We first had
one of those heavy, hardware store models -- which was a joke, though not a very
funny one if you were trying to do any serious work with it. Then we splurged
for a model made by
Hand & Foot in Brattleboro, Vermont. After more than thirty years it is still in great shape.
The snath (the wood part) is straight with movable handles to fit different sized people.
This part would be easy to make. The blade is of high quality steel, thinner and lighter
than the hardware store monster. It sharpens well to a razor edge. This would not be easy
to make, unless you were very, very skilled in blade making. Keep an eye open for a good
one, new or used. It will be worth a hundred bad blades.
The tool is a real joy to use, even if you aren't that proficient, which I'm not. I've
been tempted when I've finished mowing a section with the scythe to take the power
lawnmower to it to hide the terrible haircut, especially when it is right next to Steve's
neatly mowed patch! But I enjoy it anyway.
Learning to use the scythe is more a matter of loosening up and letting the tool do its
job, joining its rhythm. Don't worry if you don't quite have the muscles for it when you
begin -- they will come!
This is a tool for the grasses, not for sapling and brush. But it is very handy, even if
you aren't cutting hay or grain. We've used it for what might loosely be called "lawn
mowing", as well as for mowing mulch hay, cutting down green manure plots
in the garden, knocking down various "weedy/light brushy" spots,
around the fruit trees, and grain harvesting. It is handy, peaceful, fun. It's a
very satisfying tool. Good exercise, too!

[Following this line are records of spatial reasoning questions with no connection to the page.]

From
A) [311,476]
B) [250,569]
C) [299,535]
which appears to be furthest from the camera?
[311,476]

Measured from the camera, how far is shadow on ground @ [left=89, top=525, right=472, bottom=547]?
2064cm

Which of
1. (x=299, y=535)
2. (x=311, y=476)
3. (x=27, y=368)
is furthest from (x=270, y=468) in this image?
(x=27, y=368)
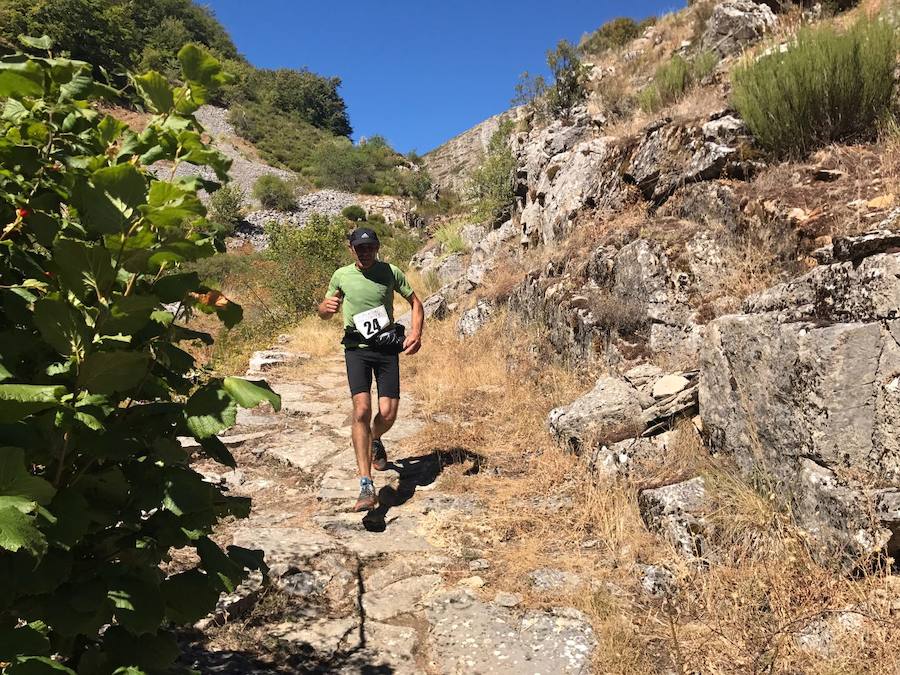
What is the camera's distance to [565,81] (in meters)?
11.5

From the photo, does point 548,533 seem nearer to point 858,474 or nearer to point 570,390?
point 858,474

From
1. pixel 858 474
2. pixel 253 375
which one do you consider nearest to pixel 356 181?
pixel 253 375

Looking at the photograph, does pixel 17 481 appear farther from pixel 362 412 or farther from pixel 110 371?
pixel 362 412

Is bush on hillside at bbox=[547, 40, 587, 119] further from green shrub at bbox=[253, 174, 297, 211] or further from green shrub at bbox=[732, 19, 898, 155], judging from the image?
green shrub at bbox=[253, 174, 297, 211]

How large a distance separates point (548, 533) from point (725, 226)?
3033 millimetres

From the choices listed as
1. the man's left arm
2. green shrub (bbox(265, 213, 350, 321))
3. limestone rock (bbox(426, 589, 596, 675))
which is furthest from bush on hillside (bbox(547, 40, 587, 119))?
limestone rock (bbox(426, 589, 596, 675))

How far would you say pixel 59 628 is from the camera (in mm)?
866

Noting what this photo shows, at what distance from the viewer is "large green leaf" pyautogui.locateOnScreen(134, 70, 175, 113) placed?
3.12ft

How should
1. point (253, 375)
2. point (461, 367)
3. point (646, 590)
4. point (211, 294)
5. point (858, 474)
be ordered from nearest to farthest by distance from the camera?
point (211, 294)
point (858, 474)
point (646, 590)
point (461, 367)
point (253, 375)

POWER MOWING and Your GARDEN
For years I'd read that you had to keep the area around my garden well mowed to
keep the insects and weeds back. And for years I did just that. We had (and have) very
little mowed area around our home and "yard" (actually fields between forest),
but the area around the garden was well shorn.
When we had chickens they enjoyed this mowed area, especially as I was mowing (with a
gasoline mower). They would come running when they heard the machine and
would scramble all around after the grasshoppers and other insects that were flushed out
by the roaring engine. You had to be careful not to mow a chicken a two. But when the hawks
and owls came around, the chickens were much safer in the tall growth around the edges.

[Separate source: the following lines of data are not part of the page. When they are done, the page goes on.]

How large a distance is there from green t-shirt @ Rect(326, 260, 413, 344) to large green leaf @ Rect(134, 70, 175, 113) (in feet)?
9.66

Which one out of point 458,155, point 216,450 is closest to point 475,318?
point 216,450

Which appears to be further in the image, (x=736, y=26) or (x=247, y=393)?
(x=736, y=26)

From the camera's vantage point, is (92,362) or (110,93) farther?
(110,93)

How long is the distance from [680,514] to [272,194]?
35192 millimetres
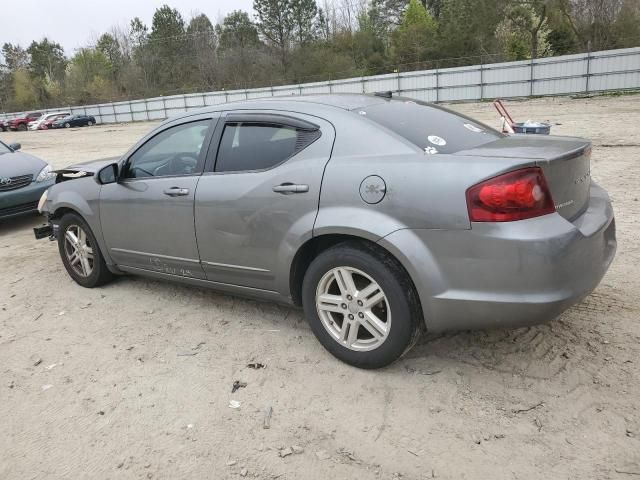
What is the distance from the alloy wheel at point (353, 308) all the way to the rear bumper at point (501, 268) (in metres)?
0.28

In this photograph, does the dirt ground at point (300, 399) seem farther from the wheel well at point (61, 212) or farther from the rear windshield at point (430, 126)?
the rear windshield at point (430, 126)

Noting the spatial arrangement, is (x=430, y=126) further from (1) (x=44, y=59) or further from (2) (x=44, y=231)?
(1) (x=44, y=59)

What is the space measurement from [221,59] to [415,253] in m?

The chickens are gone many years now, and I don't mow as much. The field/lawn
often grows tall around the garden and orchard. Sometimes it is cut it for mulch,
sometimes left to flower for the pollinators, late fall I often mow to help with
vole control (giving hawks and weasels easier access).
Mostly I mow paths and patches -- around the garden, to and from the garden shed, the windmill,
fruit trees, the gate. Where ever we traverse often, and areas where we work. We
enjoy the varied vegetation. We had insects when I mowed more, and we have
insects when I mow less. It all seems to even out.
I use an
electric battery powered mower now, one that can be charged up from our solar
electric system. It is certainly more pleasant than the gasoline mower, but it
does have a noise of its own. These mowers have come a long way since our first
ones. They are much more practical now, and the technology is getting better as
they become more popular. I often ask mine to mow vegetation much taller than the manufacturer planned,
and so far it keeps on going. I
still use the wonderfully quiet scythe now and then. I enjoy using whatever tool
fits my needs and desires at the time.